The DA will take its legal challenge against President Cyril Ramaphosa’s decision to appoint a retired judge to lead a secret investigation into the docking of a Russian vessel in Cape Town in 2022 to the Supreme Court of Appeal (SCA) after suffering a blow at the high court in Pretoria.
The legal showdown started in September 2023 when the party challenged Ramaphosa’s decision to appoint retired judge Phineas Mojapelo to lead an independent panel to probe the circumstances surrounding the docking of the vessel, known as Lady R, and the alleged loading of weapons to Russia for use in its war against Ukraine.
The panel’s full report was never published, but a published summary said there was no loading of weapons on the ship.
The DA is seeking to have the conduct of the president and Mojapelo declared unconstitutional, which would hinder the president from appointing an independent panel under similar circumstances in future.
Judge Nicoline Janse van Nieuwenhuizen, who dismissed the DA’s application in September on grounds that the case was moot because there was no live controversy, last week granted the party leave to appeal.
The issues are complex and deserve the attention of the Supreme Court of Appeal.

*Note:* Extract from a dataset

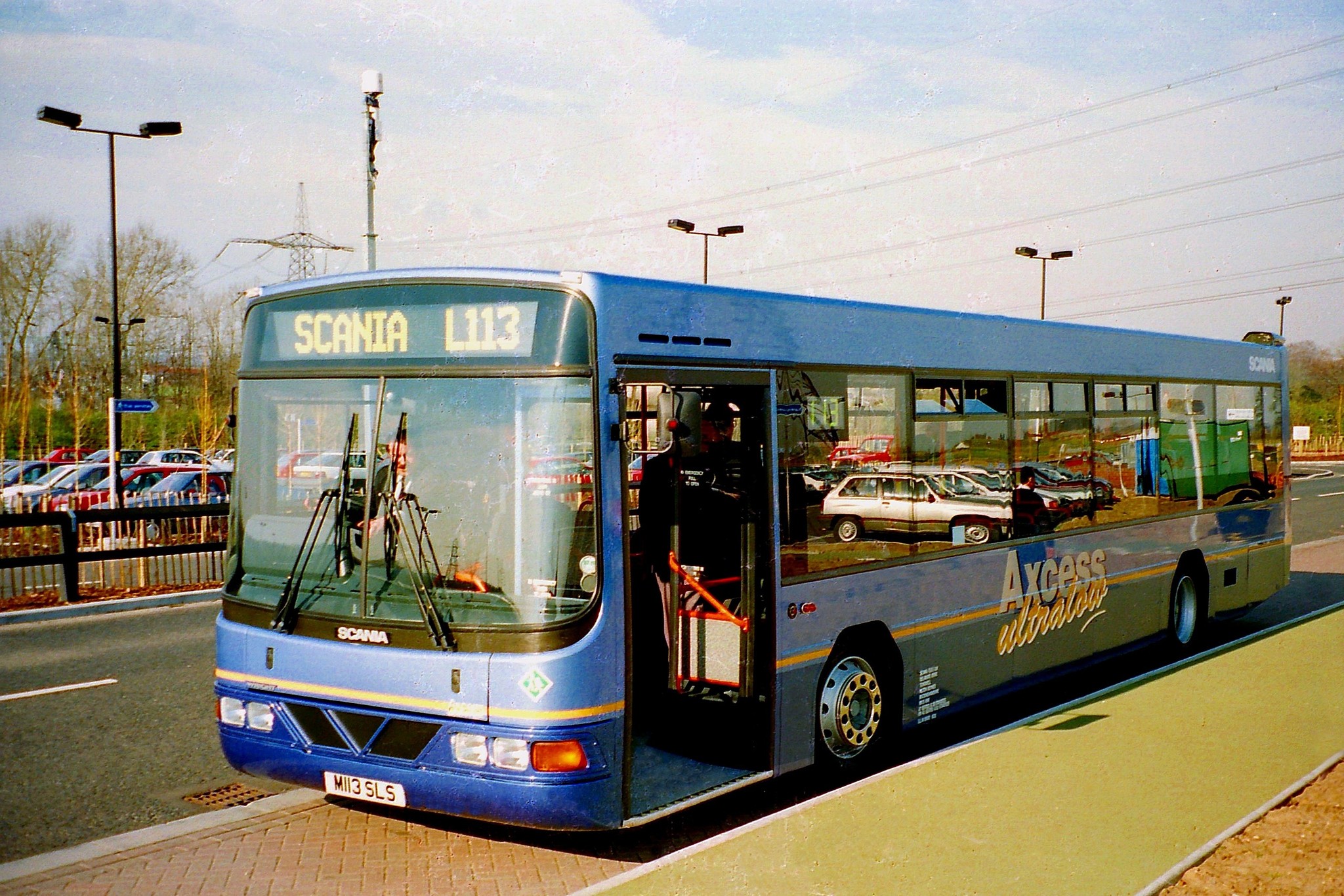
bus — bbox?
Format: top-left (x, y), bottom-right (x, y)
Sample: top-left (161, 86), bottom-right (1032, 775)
top-left (214, 265), bottom-right (1296, 833)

— Judge Nicoline Janse van Nieuwenhuizen
“The principles applicable to the question of mootness in a constitutional context are complex, and having carefully considered the submissions on behalf of the applicants [the DA], I am of the view that the application has prospects of success,” Janse van Niewenhuizen said in her order.

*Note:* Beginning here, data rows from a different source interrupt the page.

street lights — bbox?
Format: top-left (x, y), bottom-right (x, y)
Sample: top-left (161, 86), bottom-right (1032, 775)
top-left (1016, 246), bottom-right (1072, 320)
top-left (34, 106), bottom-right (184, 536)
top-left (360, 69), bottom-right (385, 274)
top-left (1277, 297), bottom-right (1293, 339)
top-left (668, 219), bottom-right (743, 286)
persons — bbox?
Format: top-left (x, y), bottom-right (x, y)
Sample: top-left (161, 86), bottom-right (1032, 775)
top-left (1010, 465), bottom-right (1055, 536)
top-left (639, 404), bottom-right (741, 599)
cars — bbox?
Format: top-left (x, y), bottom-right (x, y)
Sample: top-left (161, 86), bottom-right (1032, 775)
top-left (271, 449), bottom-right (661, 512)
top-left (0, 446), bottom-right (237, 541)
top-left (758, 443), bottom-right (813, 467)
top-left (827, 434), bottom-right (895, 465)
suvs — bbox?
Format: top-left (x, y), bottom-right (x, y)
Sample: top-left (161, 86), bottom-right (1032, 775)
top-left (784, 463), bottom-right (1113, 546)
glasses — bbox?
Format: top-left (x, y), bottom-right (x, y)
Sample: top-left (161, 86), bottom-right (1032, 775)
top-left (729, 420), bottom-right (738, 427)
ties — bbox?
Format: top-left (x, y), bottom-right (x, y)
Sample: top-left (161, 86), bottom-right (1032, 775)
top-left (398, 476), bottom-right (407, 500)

“The issues are complex and deserve the attention of the Supreme Court of Appeal.”
The crux of the DA’s case is not to force the president to publish the findings of the report but rather to challenge whether it is constitutionally permissible for a president to appoint a judge to conduct an investigation and provide legal advice.

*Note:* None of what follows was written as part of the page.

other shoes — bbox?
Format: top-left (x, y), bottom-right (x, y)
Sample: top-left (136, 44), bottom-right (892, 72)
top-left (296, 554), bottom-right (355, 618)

The DA argues that Ramaphosa’s conduct fundamentally undermines the separation of powers and the independence of the judiciary.
The party’s case is anchored on the secrecy of the report and contends it breaches the code of judicial conduct, which stipulates that a “judge discharged from active service must not accept any appointment that is likely to affect or be seen to affect the independence of the judiciary, which could undermine the separation of powers”.
The DA maintains that, unlike commissions of inquiry, which operate publicly, the panel’s secrecy casts doubt on its independence.
The president’s legal team has argued that the panel, like a commission, was a fact-finding body. It had operated in a secret manner because the investigations were of national security matters, but that did not strip it of its independence.
The relief sought by the DA would lead to a rigid rule that a retired judge may not be appointed to an investigative panel.